Yandori News Flow - Source Citation Graph Update

Based on feedback from the HN community, I reworked the core system to explicitly model source attribution and article-to-article references, not just textual similarity.

What changed:

Citation-based clustering

Clusters still start from full-text embeddings, but are now refined using explicit citations and source mentions inside articles.

External source nodes

Sites we don't actively crawl are added as nodes when referenced, so lineage isn't limited to the monitored set. This captures many large outlets that don't publish usable RSS feeds.

Validated "first to publish"

Attribution no longer relies purely on RSS timestamps — publish times are validated against citation order and reference structure.

Derivation graph view

The flow view now represents an inferred derivation graph, not just a timeline of similar headlines.

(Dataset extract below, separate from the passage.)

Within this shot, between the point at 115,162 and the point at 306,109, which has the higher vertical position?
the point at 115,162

Search & historical archives

Browse and search across past stories to inspect earlier propagation patterns.

Context

The main criticism from the previous HN post was that similarity + RSS timestamps aren't sufficient to identify who actually broke a story, and that large sources were missing. Both were fair. This update addresses those issues by modeling explicit citation relationships and including referenced external sources as graph nodes.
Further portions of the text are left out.